* Begin Text passage *
One way you can reduce your security exposure is by taking advantage of AWS services to reduce the number of technologies your team must self-manage. You can do this by choosing to use managed services for new applications or replatforming existing applications to a managed service. For example, you can replatform your database to a managed service, such as Amazon Aurora, where many security tasks are handled for you, allowing you to focus on other areas. In this way, you transfer the responsibility for the management of services to AWS instead.

New Relic provides the ability to show all of the components of an application, including potential candidates for replatforming to AWS maintained services (see Figure 7).


In order to better understand your role in securing your AWS environment, review the AWS Shared Responsibility Model, which outlines what you are responsible for versus what AWS is.

Figure 7. Service map showing the components that make up an application.
Figure 7. Service map showing the components that make up an application.

Choosing AWS managed services reduces the amount of infrastructure your organization is responsible for in regards to vulnerability and patch management. You still need to provide proper rules to protect the data and to control who has access; however, the lower-level security concerns, such as operating system patches and updates, are managed by AWS.

Another important metric to understand is how much your organization is reducing the security surface area and effort by using managed services. How many databases do you no longer need to track, manage, and patch from a security perspective? In addition to the number of databases, how many types of databases (such as MySQL, Oracle, Microsoft SQL Server) and how many different versions (1.2, 2.7, 5.4.2, etc.)? The more database types and versions you need to secure, the more your security challenge increases.

Reliability

“The reliability pillar focuses on the ability to prevent, and quickly recover from failures to meet business and customer demand. Key topics include foundational elements around setup, cross project requirements, recovery planning, and how we handle change.”

—The AWS Well-Architected Framework

The Reliability pillar includes three main best practice areas: foundations, change management, and failure management. With data from New Relic, you can create a reliable system, one that is stable, predictable, and highly available. You can use New Relic to help find errors early in development, prevent failures, and quickly recover from any that do occur, with the goal of delivering a great customer experience.

Best practice example: Find errors early

A best practice for creating reliable applications and preventing failures in production is to find errors as early as possible by using continuous integration and continuous delivery (CI/CD) concepts.

Continuous integration refers to developers maintaining strict control over code compatibility. In practical terms, it’s the process of automating the build and testing of code every time a developer makes changes. Continuous integration, however, takes enterprises only part of the way to quickly putting high-quality software into users’ hands. The next step in that path: continuous delivery.
* End Text passage *
* Begin Information supplied *
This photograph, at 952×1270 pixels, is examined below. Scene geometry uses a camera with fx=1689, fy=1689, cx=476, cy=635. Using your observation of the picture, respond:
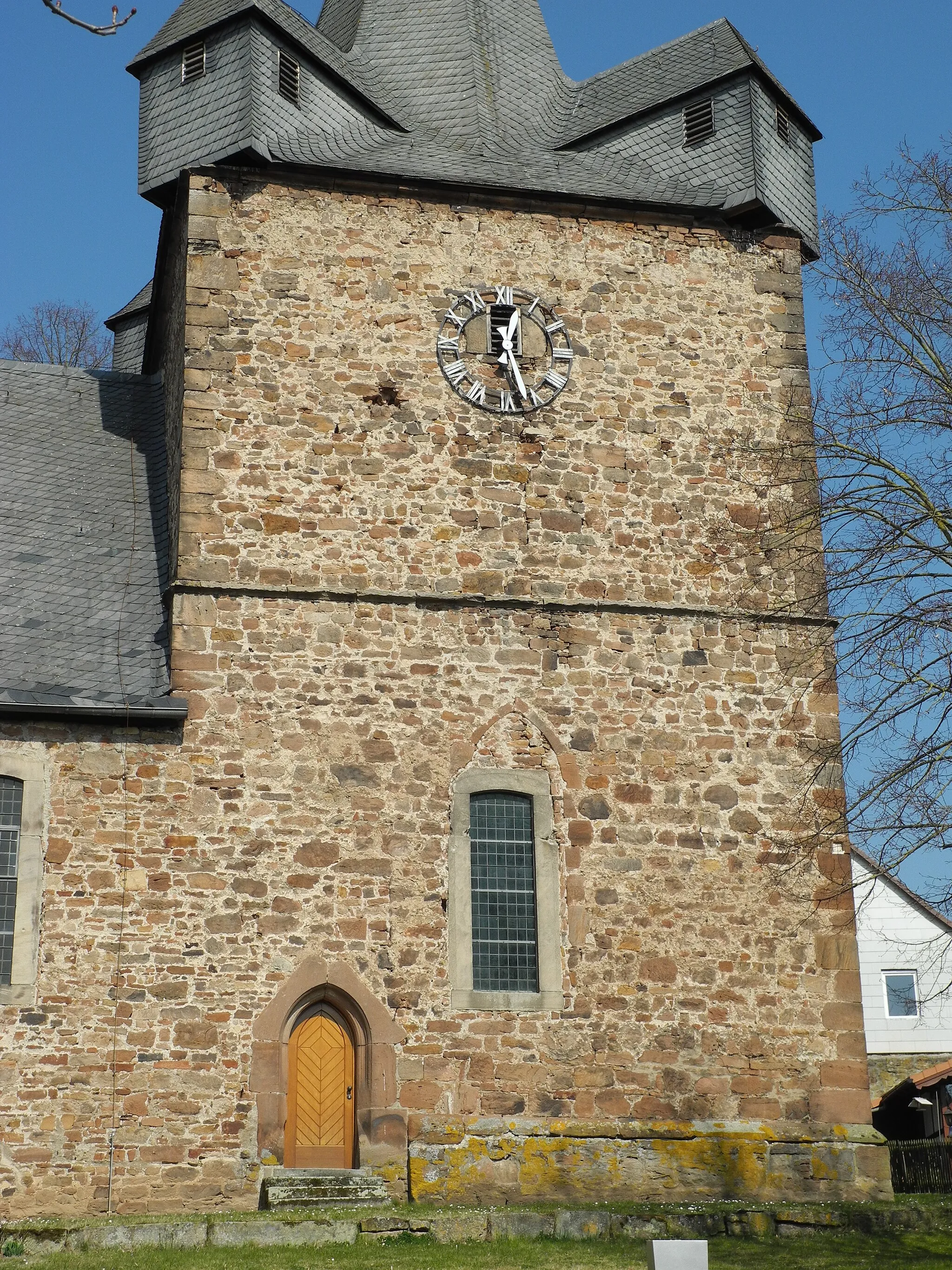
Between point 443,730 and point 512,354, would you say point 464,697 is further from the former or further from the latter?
point 512,354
* End Information supplied *
• [Tasks]:
- a) Using the text on AWS managed services, explain in one to three sentences why replatforming a database to a managed service such as Amazon Aurora lets a team focus on other areas.
- b) According to the text on AWS managed services, what three best practice areas does the Reliability pillar include?
The listing above comes from a different source than the text.

• [Solutions for each task]:
- a) With a managed service, many security tasks are handled by AWS, so responsibility for managing the service moves to AWS. Lower-level concerns such as operating system patches and updates are managed by AWS, while the team still provides rules to protect the data and control access.

- b) Foundations, change management, and failure management.